### TESTO DI RIFERIMENTO ###
Otticamente, non è difficile trovare la concentrazione. Perché almeno fino adesso, ci siamo sempre trovati dedali verticali, con pareti avvolgenti, chiuse, limitate. L’occhio non riesce a percepire la grandiosità di questo grande gigante di pietra. Ne vede solo singole piccole rughe. Ed è affrontandole ad una ad una che si deve fare. Come nella vita.
Breve sosta, e poi ripartenza. “Ma i pezzi duri devono ancora arrivare, giusto ?”.
La mia domanda trova Silvio sempre ad una curva sopra, e non mi arriva risposta. Ma un silenzio complice. 3.600. Forza Giorgio, ora sai che ce la farai. Non importa in che condizioni ci arrivi, ma ci arrivi. Bel passaggio. Nessuna esitazione.
“Ma sti Fornelli quando arrivano ?”
“Li hai appena fatti”
### DATI FORNITI ###
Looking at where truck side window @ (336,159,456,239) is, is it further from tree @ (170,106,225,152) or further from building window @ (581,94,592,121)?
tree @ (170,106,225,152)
###
▶ [COMPITI DA SVOLGERE]
(1) Trascrivi dal testo di riferimento il passo che comincia con "La mia domanda" e prosegue fino a "passaggio. Nessuna esitazione.".
(2) Secondo il testo di riferimento, chi si trova sempre a una curva più in alto rispetto a chi racconta? Rispondi per favore con una breve frase.

▶ [RISPOSTE FORNITE]
(1)
La mia domanda trova Silvio sempre ad una curva sopra, e non mi arriva risposta. Ma un silenzio complice. 3.600. Forza Giorgio, ora sai che ce la farai. Non importa in che condizioni ci arrivi, ma ci arrivi. Bel passaggio. Nessuna esitazione.

(2) Silvio si trova sempre a una curva più in alto.